Za ustanowieniem rządu w zaproponowanym przez Stefana Loefvena kształcie zagłosowało 142 posłów. Przeciw było 204. W sumie w szwedzkim parlamencie – Riksdagu – zasiada 349 posłów.
Loefven: Jestem gotowy do rozmów
Przeprowadzone 9 września w Szwecji wybory nie dały jasnego rezultatu. Wszystko przez dobry wynik antyimigracyjnej i nacjonalistycznej partii Szwedzcy Demokraci, która zdobyła 62 mandaty. To sprawiło, że ani czerwono-zielony blok lewicowy (tworzony wokół Partii Robotniczej-Socjaldemokraci), ani centroprawicowy blok konserwatywnej Umiarkowanej Partii Koalicyjnej, Partii Centrum, Chrześcijańskich Demokratów oraz Liberałów nie mogą zebrać większości. Pierwszy sojusz ma dokładnie 144 mandaty, drugi – 143. Dlatego wyłonienie następcy Loefvena będzie bardzo trudne.
Dotychczasowy premier, choć przegrał głosowanie nad wotum zaufania i musiał się podać do dymisji, zadeklarował chęć kontynuowania rządzenia. „Jestem gotowy do rozmów” – oświadczył. Bez porozumienia między dwoma blokami nie uda się stworzyć rządu. Żadna z partii nie chce bowiem oficjalnie podjąć jakiejkolwiek współpracy ze Szwedzkimi Demokratami. Choć partia ta jest trzecią siłą w parlamencie, nie uzyskała żadnego stanowiska w prezydium. Nie dopuściły do tego pozostałe ugrupowania.
Powtórka scenariusza z Belgii i Holandii?
Szwedzka prasa spodziewa się, że misji utworzenia rządu podejmie się obecnie przewodniczący Umiarkowanej Partii Koalicyjnej Ulf Kristersson. To jemu najprawdopodobniej powierzy tę misję przewodniczący parlamentu Andreas Norlén. Według szwedzkiej konstytucji to właśnie parlamentarny spiker negocjuje kwestie utworzenia rządu. Ale blok lewicowy już zapowiedział, że nie poprze Kristerssona jako premiera.
Szwedzcy Demokraci nie mówią natomiast: „nie”, ale stawiają warunki. Jak wyjaśnił lider nacjonalistów Per Jimmie Åkesson, chodzi o spełnienie postulatów jego partii w zakresie migracji, ochrony zdrowia, systemu emerytalnego oraz walki z przestępczością. „Jeśli Ulf Kristersson chce być premierem, to może to zrobić tylko dzięki mnie” – chełpił się Åkesson.

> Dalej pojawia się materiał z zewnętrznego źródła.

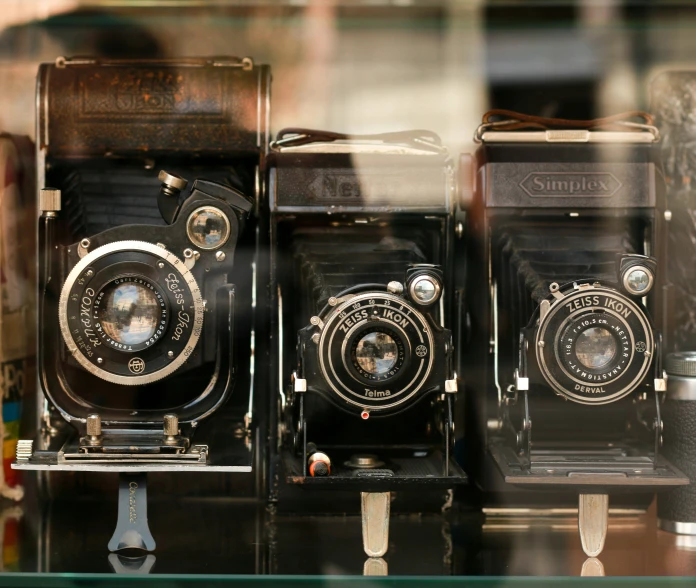 a group of old fashioned cameras with reflection on display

Tyle że politycy centroprawicowego sojuszu wcale nie chcą poparcia nacjonalistów. Oficjalnie poinformowali, że nie mają zamiaru nawet z nimi rozmawiać. Rozpoczną się zatem żmudne negocjacje między centroprawicą a lewicą. I – jak podejrzewa szwedzka prasa (np. dziennik „Dagens Nyheter”) – wszystko może trwać wiele tygodni. Niektórzy wieszczą nawet powtórzenie się scenariuszy z Belgii i Holandii, gdzie rządy tymczasowe rządziły dłużej niż 500 dni. Dotąd koalicyjne negocjacje w Szwecji trwały najdłużej tylko 25 dni.
Choć w Sztokholmie będzie funkcjonował tymczasowy rząd Loefvena, nie będzie on podejmował żadnych decyzji o dalekosiężnych skutkach, a jedynie zarządzał bieżącymi sprawami.